== What is being asked ==
Reproduce every entry that follows word for word, but omit the images.

== Given data ==

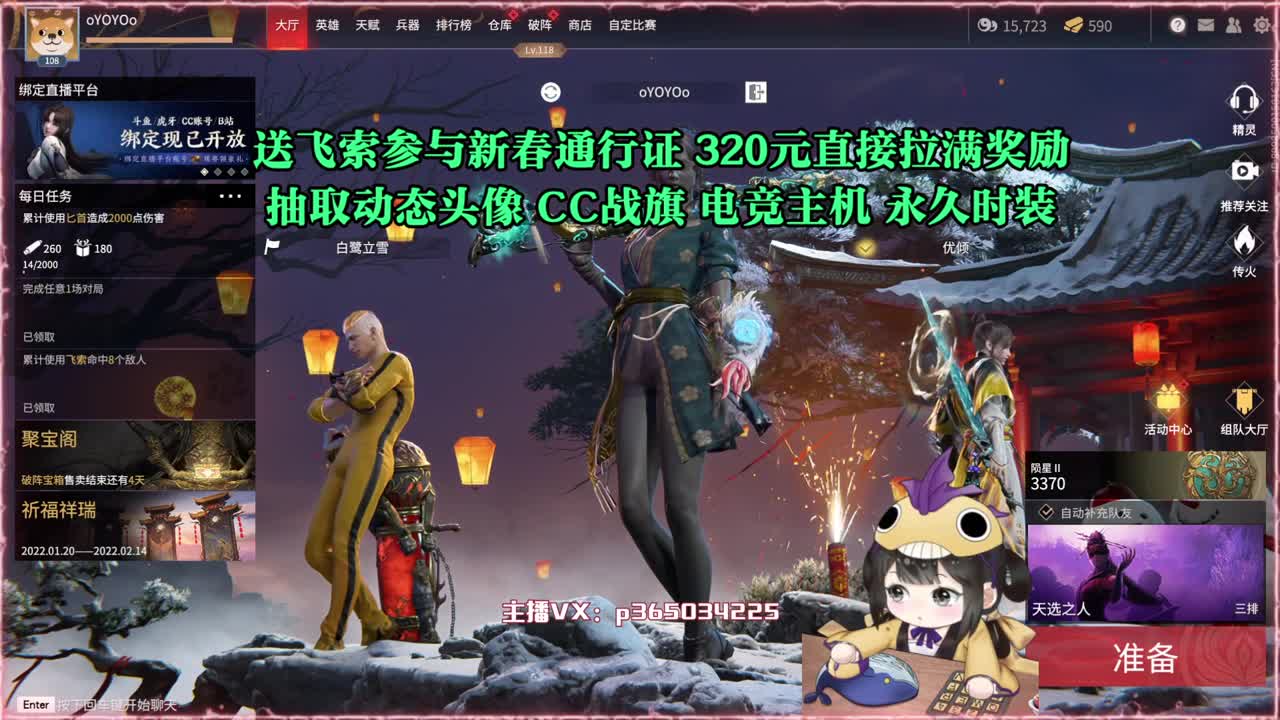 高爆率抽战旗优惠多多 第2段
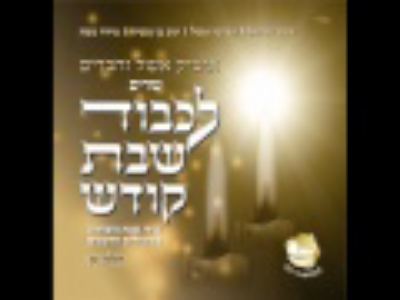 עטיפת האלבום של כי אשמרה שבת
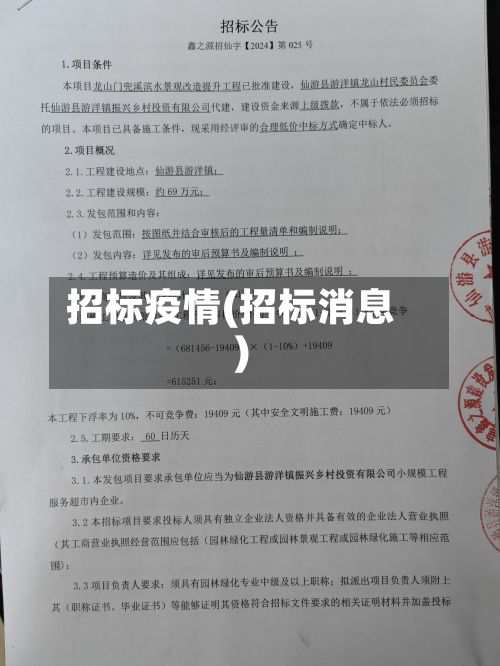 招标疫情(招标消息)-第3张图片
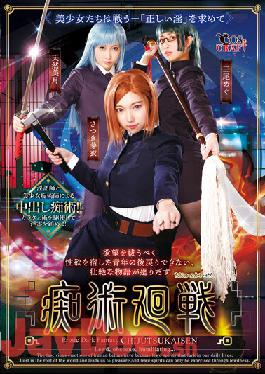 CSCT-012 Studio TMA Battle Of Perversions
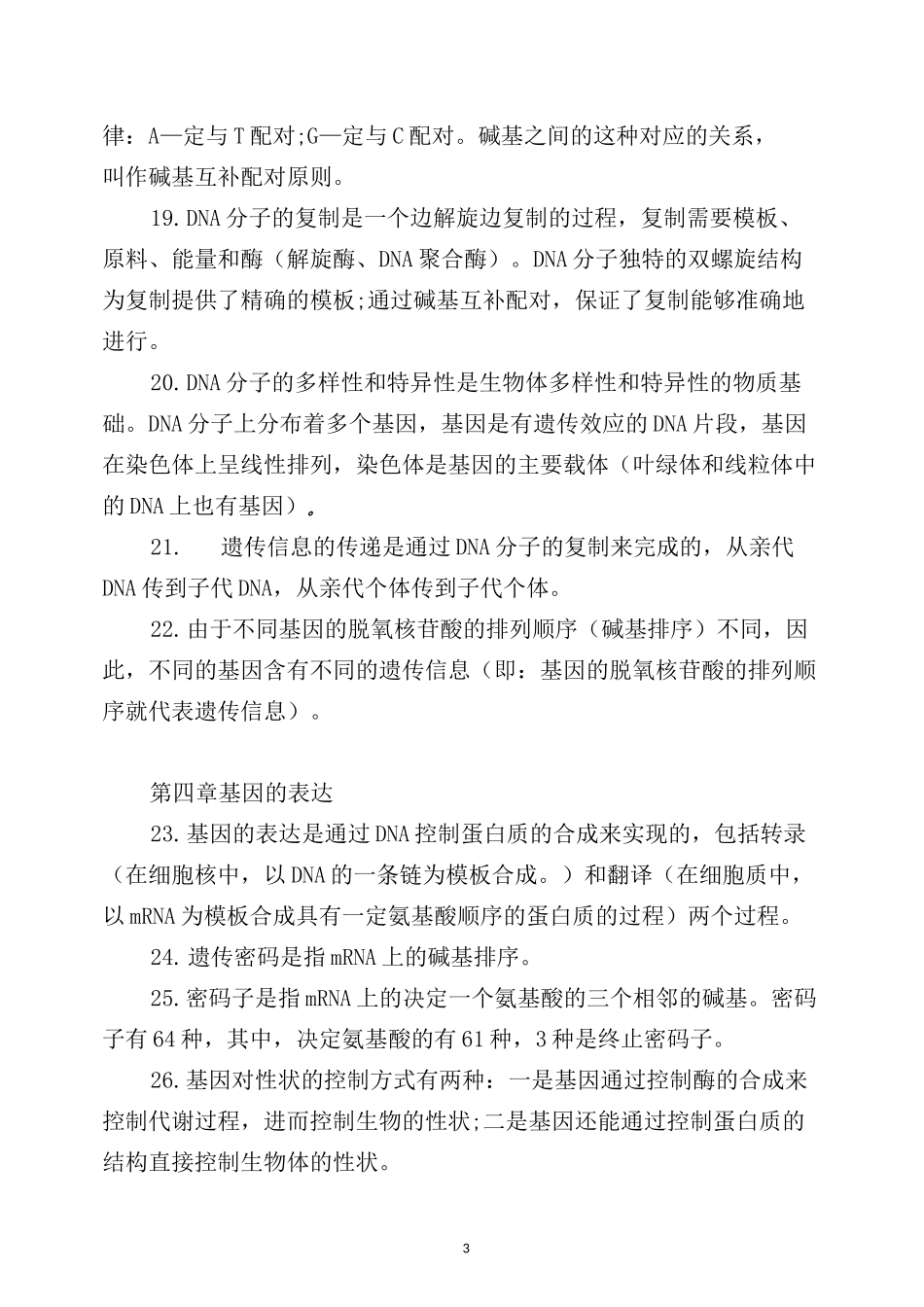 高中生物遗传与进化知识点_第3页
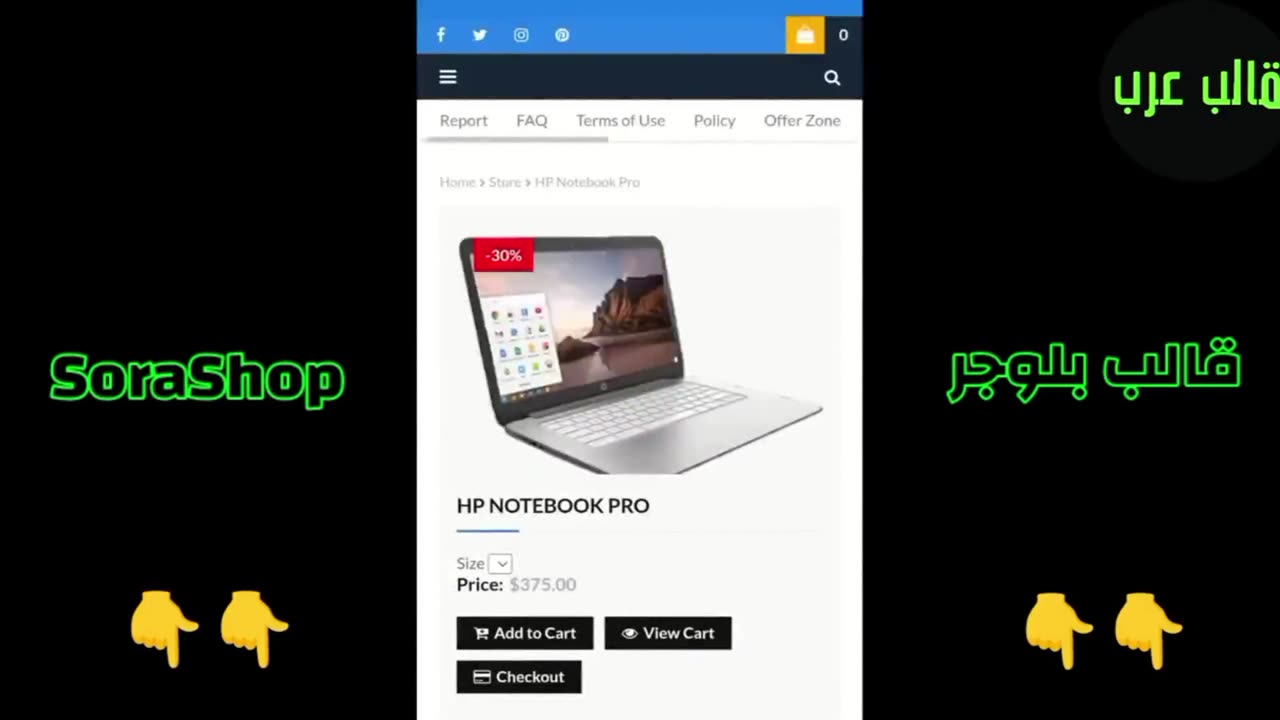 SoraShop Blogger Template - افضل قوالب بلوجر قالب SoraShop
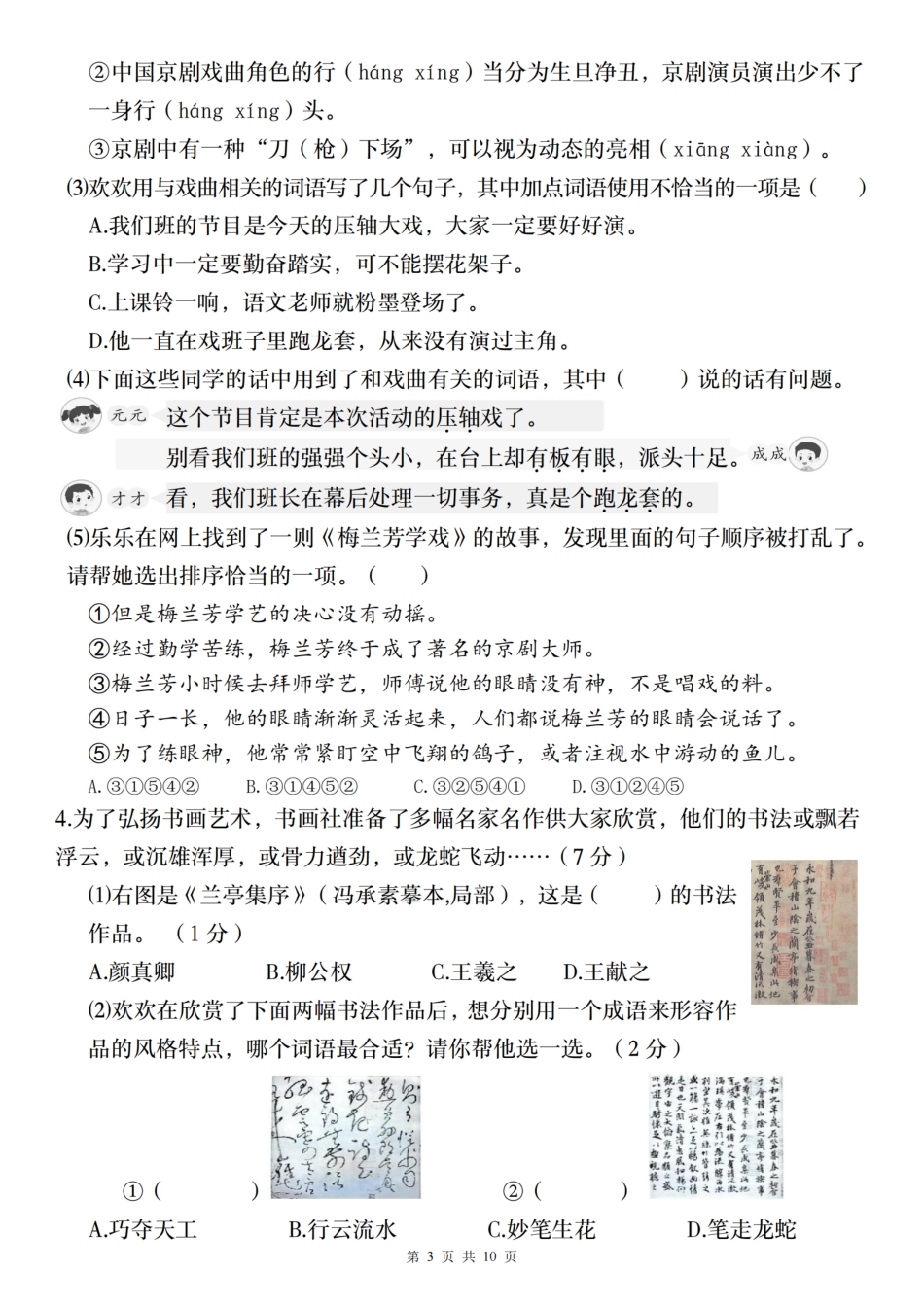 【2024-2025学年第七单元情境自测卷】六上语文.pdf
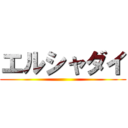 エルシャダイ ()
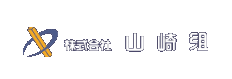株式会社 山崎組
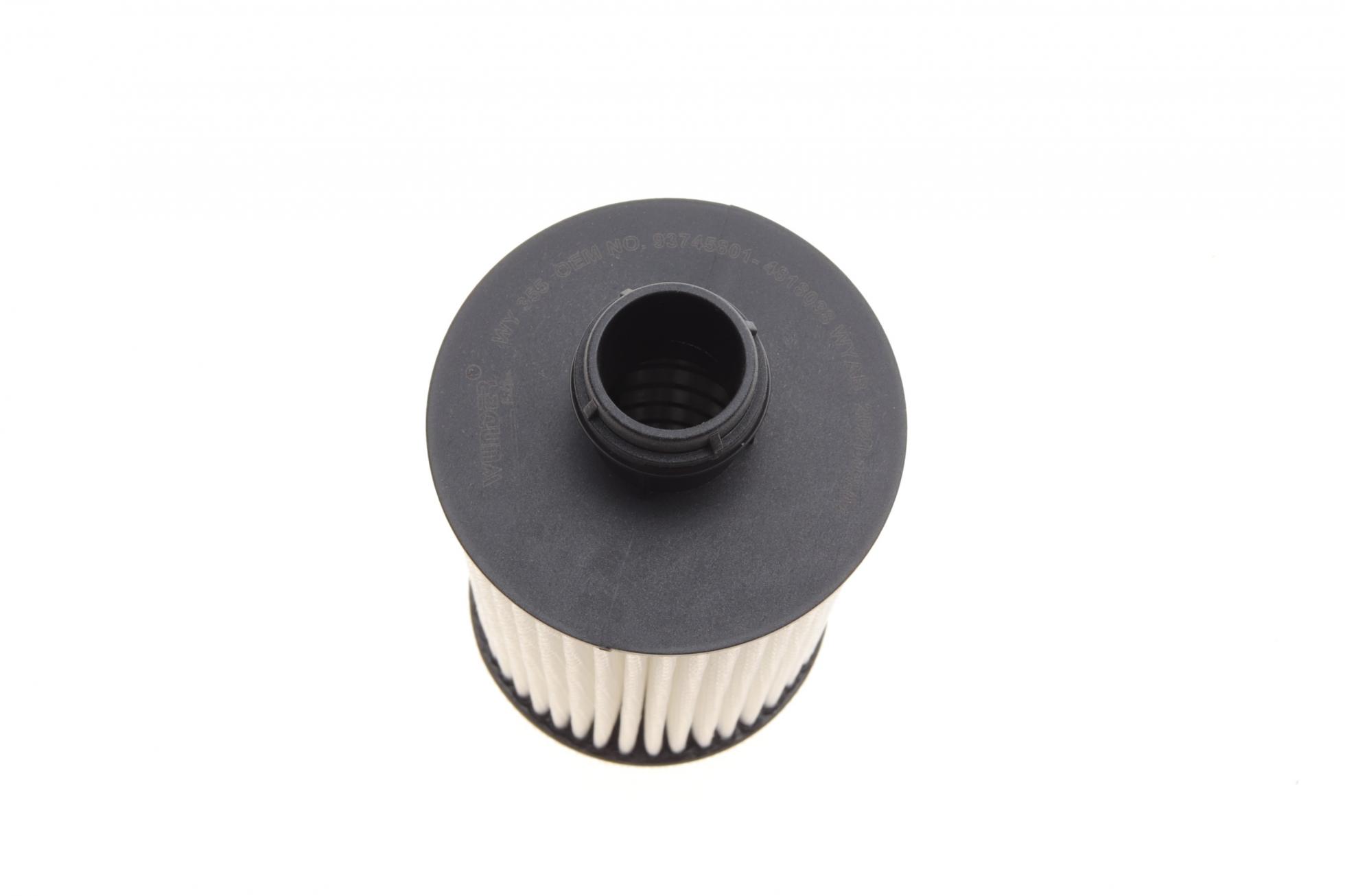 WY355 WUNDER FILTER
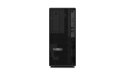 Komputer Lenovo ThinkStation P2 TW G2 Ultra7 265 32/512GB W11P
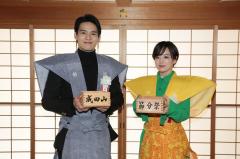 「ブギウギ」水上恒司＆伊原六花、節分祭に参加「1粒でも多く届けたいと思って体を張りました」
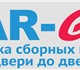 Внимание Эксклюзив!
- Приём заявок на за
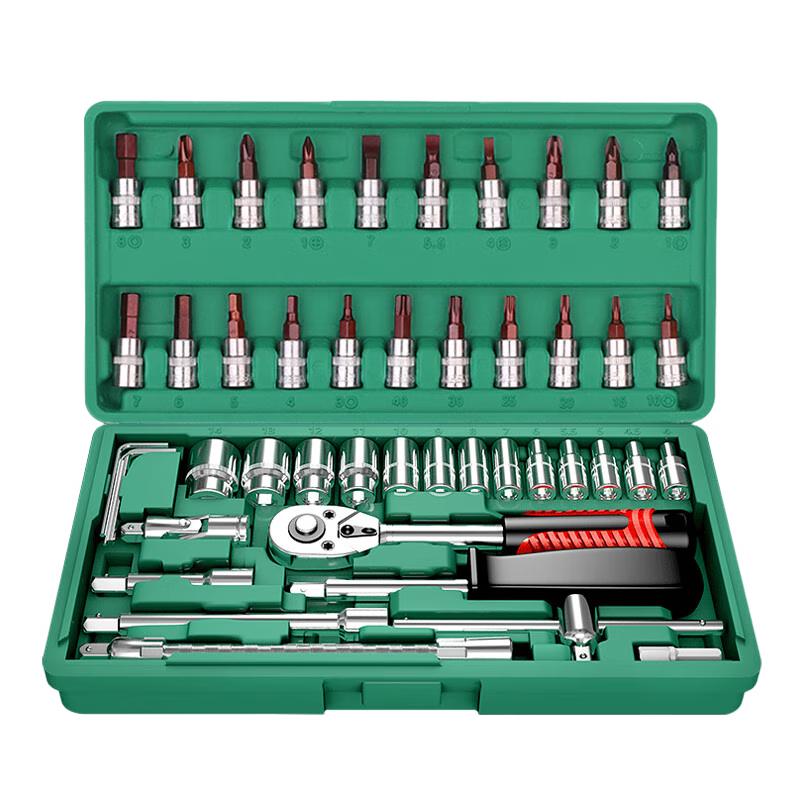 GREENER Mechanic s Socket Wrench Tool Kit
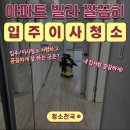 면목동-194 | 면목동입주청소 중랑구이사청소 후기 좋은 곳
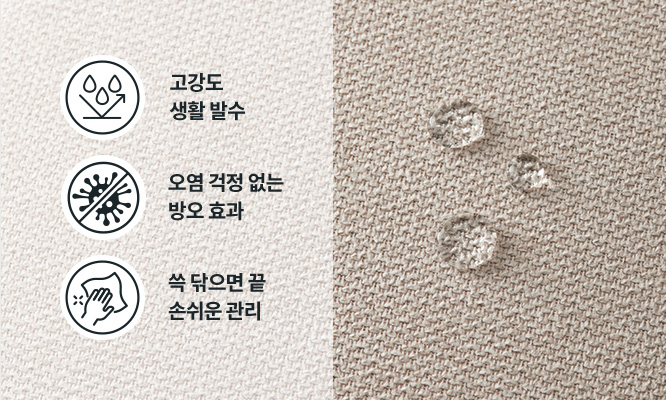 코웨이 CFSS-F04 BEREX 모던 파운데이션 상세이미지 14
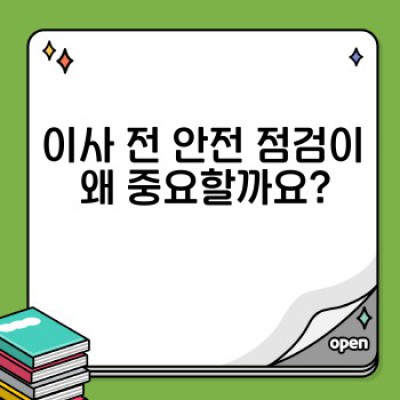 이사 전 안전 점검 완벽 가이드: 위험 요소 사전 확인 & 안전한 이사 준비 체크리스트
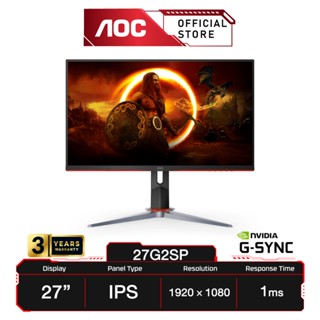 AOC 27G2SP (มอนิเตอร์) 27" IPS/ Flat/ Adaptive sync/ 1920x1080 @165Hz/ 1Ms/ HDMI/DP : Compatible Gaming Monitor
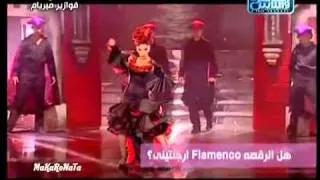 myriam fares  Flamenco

== Reply to the task ==
 高爆率抽战旗优惠多多 第2段
 עטיפת האלבום של כי אשמרה שבת
 招标疫情(招标消息)-第3张图片
 CSCT-012 Studio TMA Battle Of Perversions
 高中生物遗传与进化知识点_第3页
 SoraShop Blogger Template - افضل قوالب بلوجر قالب SoraShop
 【2024-2025学年第七单元情境自测卷】六上语文.pdf
 エルシャダイ ()
株式会社 山崎組
 WY355 WUNDER FILTER
 Komputer Lenovo ThinkStation P2 TW G2 Ultra7 265 32/512GB W11P
 「ブギウギ」水上恒司＆伊原六花、節分祭に参加「1粒でも多く届けたいと思って体を張りました」
 Внимание Эксклюзив!
- Приём заявок на за
 GREENER Mechanic s Socket Wrench Tool Kit
 면목동-194 | 면목동입주청소 중랑구이사청소 후기 좋은 곳
 코웨이 CFSS-F04 BEREX 모던 파운데이션 상세이미지 14
 이사 전 안전 점검 완벽 가이드: 위험 요소 사전 확인 & 안전한 이사 준비 체크리스트
 AOC 27G2SP (มอนิเตอร์) 27" IPS/ Flat/ Adaptive sync/ 1920x1080 @165Hz/ 1Ms/ HDMI/DP : Compatible Gaming Monitor
 myriam fares  Flamenco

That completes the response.